As of last year, Ireland has over 220,000 students in higher education. Some 10 per cent of them are from other countries, and many are living in the capital.

Or trying to live there, at least. Dublin is in the midst of a significant housing crisis, where living in the city centre in quality housing at an affordable price is more dream than reality.

Ranked the 34th best student city in the work according to the TopUniversities 2018 list, Dublin welcomes students from all over the world. But finding a place to stay has become a struggle.

At a bare minimum, students will have to fork out €200 a week for a shared bedroom and shared bathroom in a dedicated student apartment with many others like them. Add an extra €50 a week onto that for slightly more privacy.

Costs pile up if students want to avail of other services these luxury blocks provide, such as gyms, games rooms and laundry service. Many of these are not required by most students, but could be used to justify the astronomical rent.

It’s a price all of society is paying. According to Union of Students in Ireland (USI) president Síona Cahill, 429 students were counted as homeless in Ireland on the night of the last Census in 2016 - comprising eight per cent of the total homeless numbers that year.

It’s a situation that directly affects their access to education, she says, and all because they could not “find or afford suitable accommodation”.

Sometimes, students have no other choice than to stay in hostels or couch-surf with friends, rather than rough sleeping.

“There has been a failure of essential planning by Government in tangibly addressing shortages in provisions for homeless people, and slow progress in the development of much needed social housing,” Cahill adds.

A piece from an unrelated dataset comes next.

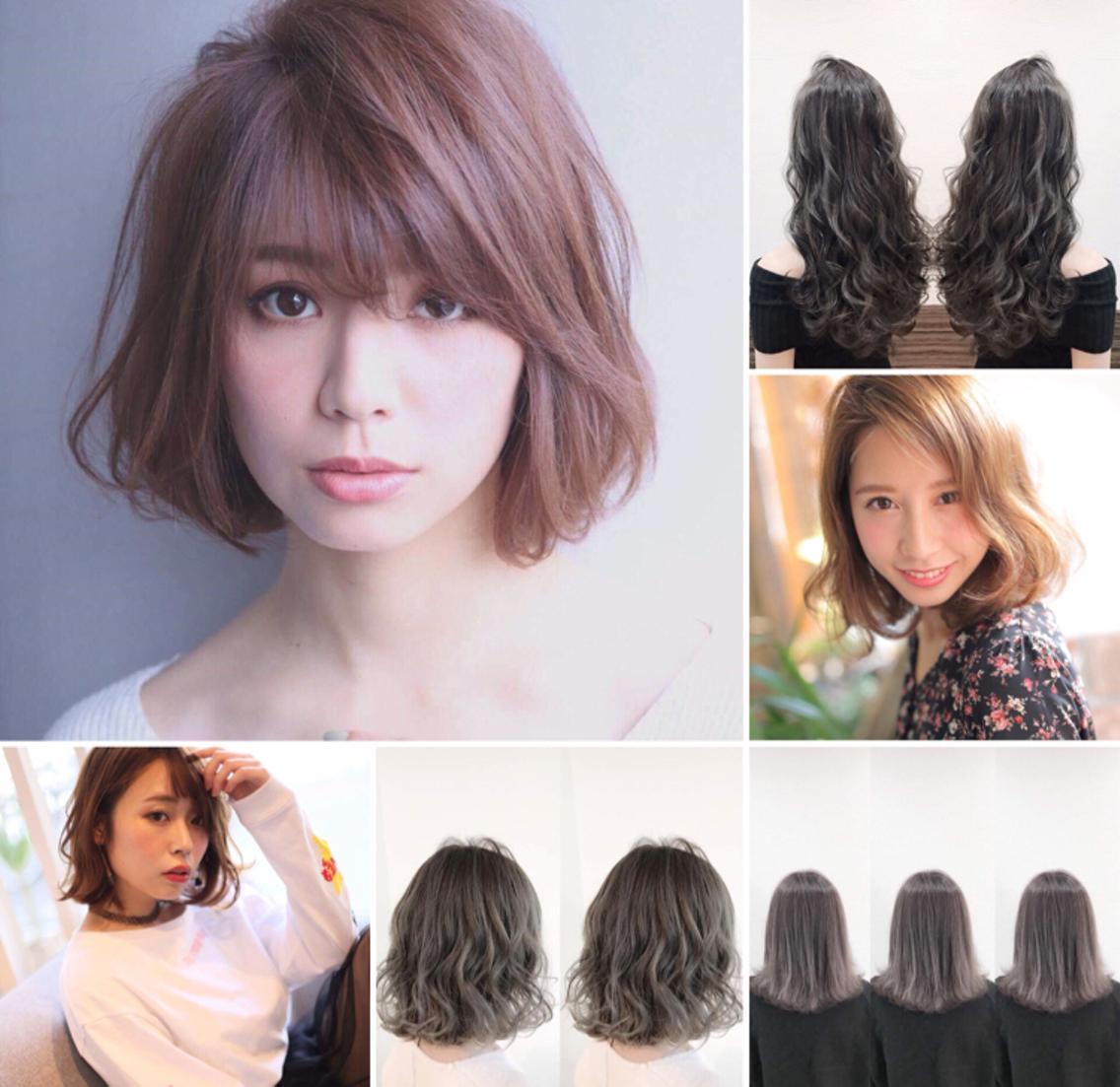 agu hairflower所属・鈴木拓馬の掲載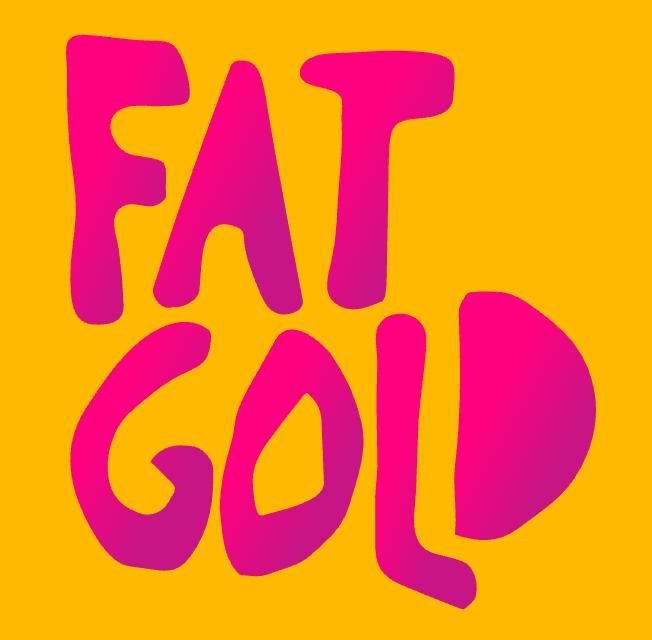Fat Gold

Irish students have been at the forefront of protests organised to force political moves on the housing issue. ‘Raise the roof, not the rent’ is the slogan of the primary campaign which held a nationwide series of demonstrations on 3 October last.

Their protest is just beginning, which will be of cold comfort to students like Pietro, a 21-year-old from Italy who came to Dublin on the Erasmus programme in the final year of his law degree and came face to face with the city’s housing shortage.

Forced to rely on the kindness of acquaintances for his first few days here, Pietro was left with no option than to pay for student accommodation - at a cost of €1,000 a month.

“The prices in these accommodations are high because you have no other options,” he says. “You have to choose this place because otherwise you would have nowhere else to sleep. They just follow the market law.”

Pietro admits that his situation has discouraged him. “People going to Dublin as well [as me] told me to look four or five months before moving, but even they found their accommodation very late or did not find anything at all. This is a very bad situation for everyone. Especially if you are a foreign student, it’s difficult.”